---
Dua hari telah berlalu sejak pertemuan itu, dan pagi ini ponsel Genta bergetar dengan pesan singkat dari Jib:
"Pria tua itu sudah selesai dengan kalungnya."
Tanpa menunggu lama, Genta segera berkemas. Rasa perih di perutnya masih sesekali datang menghantam, tapi itu bukan alasan untuk berhenti. Waktu adalah musuhnya, dan ia harus lebih cepat dari bayang-bayang yang membuntutinya.
Ia mengenakan jaket gelap dan topi, menyamarkan dirinya semampu mungkin. Langkahnya tenang namun sigap, menyusuri lorong-lorong kota Paris dengan kewaspadaan tinggi. Ia tahu, di luar sana, mata-mata mafia Bianco Black mungkin masih mencarinya dan mungkin saja lebih dekat dari yang ia perkirakan.
Tidak boleh ada yang tahu ke mana dia pergi.
Genta menyelinap ke gang sempit, lalu keluar di seberang jalan yang lebih sunyi. Taksi yang telah dipesan Jib sejak pagi menunggunya di ujung trotoar.
Mobil melaju perlahan, tidak meninggalkan jejak. Genta bersandar, menyiapkan dirinya untuk jawaban yang selama ini ia cari yaitu jawaban dari kalung ibunya yang akhirnya akan terbuka.

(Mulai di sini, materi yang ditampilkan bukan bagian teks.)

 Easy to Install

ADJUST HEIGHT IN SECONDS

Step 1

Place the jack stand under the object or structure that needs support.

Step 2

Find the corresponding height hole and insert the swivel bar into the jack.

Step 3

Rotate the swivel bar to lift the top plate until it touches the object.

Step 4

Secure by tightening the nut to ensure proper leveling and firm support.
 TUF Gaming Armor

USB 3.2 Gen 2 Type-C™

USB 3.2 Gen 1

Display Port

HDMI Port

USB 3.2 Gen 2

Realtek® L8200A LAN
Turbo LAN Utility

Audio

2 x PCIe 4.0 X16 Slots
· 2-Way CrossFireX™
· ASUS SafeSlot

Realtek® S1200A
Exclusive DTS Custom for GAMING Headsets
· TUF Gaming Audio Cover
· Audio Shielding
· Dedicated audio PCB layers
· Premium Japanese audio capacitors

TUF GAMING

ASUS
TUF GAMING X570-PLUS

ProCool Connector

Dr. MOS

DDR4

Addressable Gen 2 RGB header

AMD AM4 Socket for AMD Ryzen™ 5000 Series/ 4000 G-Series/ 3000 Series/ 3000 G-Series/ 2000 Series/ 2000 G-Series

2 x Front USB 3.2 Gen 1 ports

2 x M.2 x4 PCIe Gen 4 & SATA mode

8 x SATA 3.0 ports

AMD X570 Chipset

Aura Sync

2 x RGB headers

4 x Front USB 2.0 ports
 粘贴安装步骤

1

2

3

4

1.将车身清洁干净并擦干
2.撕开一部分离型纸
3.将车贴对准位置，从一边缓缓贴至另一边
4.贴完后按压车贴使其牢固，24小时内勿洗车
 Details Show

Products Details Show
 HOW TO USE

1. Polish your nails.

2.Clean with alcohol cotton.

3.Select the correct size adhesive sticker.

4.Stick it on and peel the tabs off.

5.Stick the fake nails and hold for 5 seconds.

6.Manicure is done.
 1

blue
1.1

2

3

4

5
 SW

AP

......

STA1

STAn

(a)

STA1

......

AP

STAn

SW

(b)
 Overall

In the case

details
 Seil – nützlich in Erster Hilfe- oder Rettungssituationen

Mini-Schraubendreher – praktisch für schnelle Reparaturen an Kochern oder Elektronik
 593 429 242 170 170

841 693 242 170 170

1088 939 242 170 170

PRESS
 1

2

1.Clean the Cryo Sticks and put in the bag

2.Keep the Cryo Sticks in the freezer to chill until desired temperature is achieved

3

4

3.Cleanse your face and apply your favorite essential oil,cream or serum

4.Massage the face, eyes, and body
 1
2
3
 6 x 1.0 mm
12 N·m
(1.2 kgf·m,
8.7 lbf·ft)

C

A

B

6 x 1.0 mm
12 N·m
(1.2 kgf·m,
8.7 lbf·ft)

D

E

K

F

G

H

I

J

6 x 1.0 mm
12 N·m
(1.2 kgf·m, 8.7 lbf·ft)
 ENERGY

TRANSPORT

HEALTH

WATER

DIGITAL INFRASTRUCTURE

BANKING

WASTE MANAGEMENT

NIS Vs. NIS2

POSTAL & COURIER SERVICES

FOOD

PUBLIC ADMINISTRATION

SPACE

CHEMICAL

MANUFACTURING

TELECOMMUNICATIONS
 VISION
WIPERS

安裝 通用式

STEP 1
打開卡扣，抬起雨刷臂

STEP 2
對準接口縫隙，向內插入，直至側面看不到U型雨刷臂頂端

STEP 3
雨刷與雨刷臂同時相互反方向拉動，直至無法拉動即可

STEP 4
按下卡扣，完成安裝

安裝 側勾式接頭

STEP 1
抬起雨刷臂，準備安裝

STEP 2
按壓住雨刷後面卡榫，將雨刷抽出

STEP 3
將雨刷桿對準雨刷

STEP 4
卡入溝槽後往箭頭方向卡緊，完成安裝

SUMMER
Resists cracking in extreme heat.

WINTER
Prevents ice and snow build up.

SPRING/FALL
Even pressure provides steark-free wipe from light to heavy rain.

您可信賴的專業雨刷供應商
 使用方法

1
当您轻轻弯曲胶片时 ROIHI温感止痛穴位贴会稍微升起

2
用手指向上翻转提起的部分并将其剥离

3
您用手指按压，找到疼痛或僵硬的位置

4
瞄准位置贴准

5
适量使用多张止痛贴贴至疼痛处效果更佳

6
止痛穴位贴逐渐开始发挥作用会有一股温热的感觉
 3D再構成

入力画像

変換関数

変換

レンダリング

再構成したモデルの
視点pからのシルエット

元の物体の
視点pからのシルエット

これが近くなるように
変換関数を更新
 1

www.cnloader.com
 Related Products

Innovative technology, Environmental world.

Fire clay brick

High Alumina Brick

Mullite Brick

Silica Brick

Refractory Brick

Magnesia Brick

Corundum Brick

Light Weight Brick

Genta berdiri di depan sebuah hotel tua bergaya klasik yang masih mempertahankan pesonanya dari abad ke-19. Bangunan berlantai tiga itu berdiri anggun di antara deretan bangunan modern Paris, dengan fasad batu berwarna krem dan jendela-jendela tinggi yang dipagari balkon besi tempa. Meski usianya terlihat dari cat yang sedikit memudar dan ukiran di dinding yang mulai aus, hotel itu masih layak dihuni bahkan menyimpan nuansa elegan yang usang namun berwibawa.
Ia menatap ke arah plakat hotel yang setengah berkarat, lalu memeriksa sekeliling, memastikan tidak ada yang mengikutinya. Setelah merasa aman, Genta melangkah masuk ke lobi yang remang-remang, disambut aroma kayu tua dan karpet yang sudah sedikit usang, namun bersih.